Le cinéma québécois des prochains mois promet de bien belles rencontres. Certaines seront très troublantes. Quelques-unes plus légères. Mais dans l’ensemble, le corpus proposé est composé d’œuvres cherchant à sortir du cadre du réalisme social, très présent ces dernières années.

C’est ce qu’on retient d’une présentation faite aux médias mercredi matin par l’organisme Aime ton cinéma sur les films à voir cet automne ou dans les premiers mois de 2022.

Les films sortant du monde réel pour nous emmener dans des univers parallèles sont particulièrement présents. La Presse a noté La contemplation du mystère, d’Albéric Aurtenèche (22 octobre), Brain Freeze, de Julien Knafo (29 octobre), L’arracheuse de temps, de Francis Leclerc (19 novembre), et le très étonnant Timescape, d’Aristomenis Tsirbas (février 2022).

Dans ce dernier cas, on parle d’un film de science-fiction étoilé de références hollywoodiennes. « Un film popcorn, lance le producteur David-Alexandre Coiteux. Le réalisateur et moi avons grandi sur Back to the Future, The Goonies, E. T., Jurassic Park. On ramène un peu cette vibe-là. »

Toujours dans un monde parallèle, celui de Fred Pellerin, L’arracheuse de temps permet d’explorer un univers rarement abordé, selon le réalisateur Francis Leclerc. « Je ne le dis pas de façon péjorative, mais Fred est l’un des rares à sortir des sentiers battus. Je trouve ça bien de saisir des occasions où notre cinéma sort de Montréal et va ailleurs. »

Parlons-en, des régions. L’arracheuse de temps a été tourné à Saint-Armand, Nouveau Québec, un drame signé Sarah Fortin, à Schefferville (sortie février 2022), Le bruit des moteurs de Philippe Grégoire (février 2022) se passe dans un village, Les oiseaux ivres d’Ivan Grbovic (à l’automne) dans une ferme où se retrouvent des travailleurs saisonniers mexicains, etc.

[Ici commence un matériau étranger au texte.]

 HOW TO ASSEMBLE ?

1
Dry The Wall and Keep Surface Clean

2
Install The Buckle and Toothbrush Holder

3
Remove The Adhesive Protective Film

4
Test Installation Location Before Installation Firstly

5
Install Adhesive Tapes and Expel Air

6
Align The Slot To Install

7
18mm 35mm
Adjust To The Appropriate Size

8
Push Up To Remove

Nous avons compté neuf réalisatrices pour la trentaine de films présentés. Renée Beaulieu (Les salopes ou le sucre naturel de la peau) donne un premier grand rôle à Rosalie Bonenfant dans le long métrage Inès (février 2022), dans lequel une jeune femme essaie de se soustraire de sa relation fusionnelle avec son père. « C’est un peu une descente aux enfers, dit Mme Beaulieu. J’explore toujours un peu les thèmes, l’identité, la santé mentale, la nature humaine par rapport aux normes sociales. Je ne connaissais pas Rosalie. Elle était la dernière en audition et s’est imposée. Elle était naturelle et authentique. »

Kelly Depeault, récompensée de l’Iris de la meilleure actrice pour La déesse des mouches à feu au dernier gala Québec Cinéma, défend de son côté le rôle central dans Noémie dit oui, premier long métrage de Geneviève Albert, où il est question de prostitution (janvier 2022).

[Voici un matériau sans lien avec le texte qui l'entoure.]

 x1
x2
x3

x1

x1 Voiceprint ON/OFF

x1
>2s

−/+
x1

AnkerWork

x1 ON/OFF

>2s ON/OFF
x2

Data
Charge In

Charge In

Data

« Ce sujet m’interpelle depuis longtemps et je suis allée naturellement vers ça pour mon premier long métrage », dit Mme Albert.

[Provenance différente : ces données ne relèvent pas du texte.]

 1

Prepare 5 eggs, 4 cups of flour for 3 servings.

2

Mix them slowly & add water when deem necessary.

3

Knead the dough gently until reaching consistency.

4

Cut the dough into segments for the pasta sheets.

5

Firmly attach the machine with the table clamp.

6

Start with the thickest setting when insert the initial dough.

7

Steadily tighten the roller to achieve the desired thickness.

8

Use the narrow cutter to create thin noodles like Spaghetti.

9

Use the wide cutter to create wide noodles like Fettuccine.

« J’avais confiance en me lançant dans ce projet. J’avais bien humblement mais sûrement envie d’être celle qui allait porter un récit sur ce sujet au cinéma québécois. Ce sujet existe depuis la nuit des temps et fait partie du paysage. Mon but est de le mettre au premier plan. »

— Geneviève Albert

Dans un registre plus léger, Ken Scott (Starbuck) a la tâche, avec Au revoir le bonheur, de présenter le grand succès québécois de Noël (sortie le 17 décembre). « Oui, je ressens une certaine responsabilité face au moment de la sortie, mais je l’embrasse. C’est un feel-good movie centré sur la famille. Ce sera le bon moment pour le sortir », résume-t-il.

Enfin, parmi les documentaires attendus, on retient Perdre Mario (14 janvier 2022), de l’excellent cinéaste Carl Leblanc. Ce dernier aborde la mort de son meilleur ami par suicide. La bande-annonce de Seuls, documentaire sur les enfants qui arrivent sans accompagnement à la frontière canadienne, annonce une œuvre visiblement singulière (novembre). Joanie Lafrenière consacre pour sa part un film à l’extraordinaire photographe Gabor Szilasi.

Plusieurs autres titres, dont Aline, de Valérie Lemercier, Confessions, de Luc Picard, et Babysitter, de Monia Chokri, sont attendus dans les prochains mois.